The latest Rejuvenation Research is out, following closely on the heels of volume 9, number 1. I pointed out some of the items I found most interesting in that previous issue last month; this new issue is a sizeable one. My picks below hardly scratch the surface, and you'll find a lot to read.
Aging should be considered a major risk factor for life-threatening degenerative pathologies including atherosclerosis, cancer, neurodegeneration, diabetes type II, osteoporosis, and sarcopenia. ... Currently predominant disease-oriented paradigm should be reconsidered toward aging/longevity oriented.
This is a very important topic at the infrastructure and cultural levels of medical research; the present "discover and patch" methodology is inefficient - and ultimately ineffective - in comparison to a focus on repairing and preventing the root causes of aging.
The human mitochondrion contains a small circular genome that codes for 13 proteins, 22 tRNAs, and 2 rRNAs. The proteins are all inner membrane bound components of complexes involved in the electron transport system and ATP formation. Mutations to any of the 13 proteins affect cellular behavior because energy production could be decreased. Investigators have attempted to find methods to correct these mutated proteins. One way is to express the mitochondrial gene in the nucleus (called allotopic expression). The newly synthesized protein would have to be imported into mitochondria and assembled into complexes. This paper reviews some of the successful attempts to achieve allotopic expression and discusses some issues that might affect the ability to have the proteins properly inserted into the inner membrane.
More researchers are looking into ways to alleviate or prevent age-related damage to mitochondrial DNA - this is one area of basic anti-aging science in which funding from traditional disease-focused sources is plausible, given the strong (and growing) weight of evidence associating mitochondrial dysfunction with widespread and well-known age-related conditions.
Other groups are making progress in methods of replacing damaging mitochondrial DNA (mtDNA), a different approach to the SENS proposal of moving these genes into the comparatively well-protected nucleus. Competition and variety are good signs - may the best methodologies win.

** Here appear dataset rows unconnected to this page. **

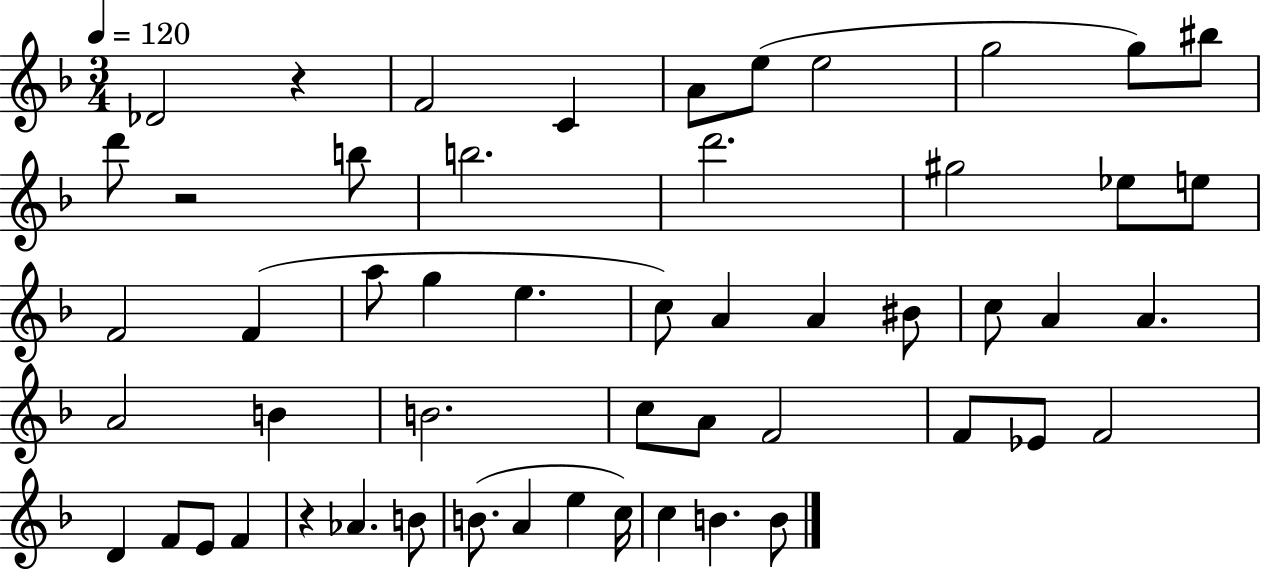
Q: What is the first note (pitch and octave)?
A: Db4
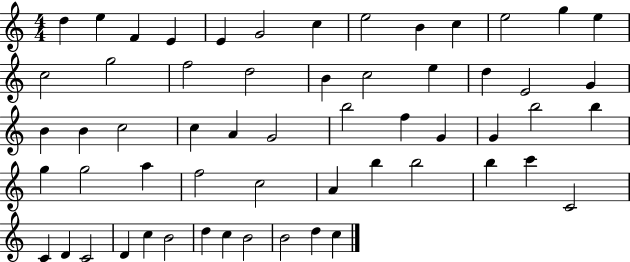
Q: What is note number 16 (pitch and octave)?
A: F5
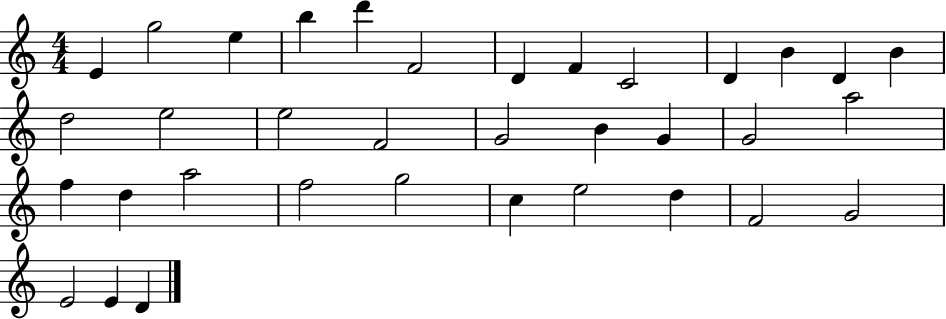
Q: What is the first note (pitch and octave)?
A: E4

Following on from this, a couple of papers demonstrate the positive effects of calorie restriction (CR) on mitochondrial function; not too surprising considering the relationship between the metabolic processes and damage to mitochondria. This sort of result lends strength to any claim that CR "slows aging" by showing a portion of how it does so - in this case by reducing the rate of one class of changes at the root of degenerative aging.
A decrease of the mtDNA content occurs with aging in liver and soleus muscle, whereas there is no age-related significant change of mtDNA content in brain. CR fully reverses the age-dependent loss of mtDNA in liver and soleus, whereas it results in a significant increase of mtDNA amount above the value of aged ad libitum fed rats in brain.
The present results show that CR largely prevents the age-associated decline in mitochondrial function in heart and skeletal muscles, and suggest that this is secondary to a better-maintained drive on mitochondrial biogenesis.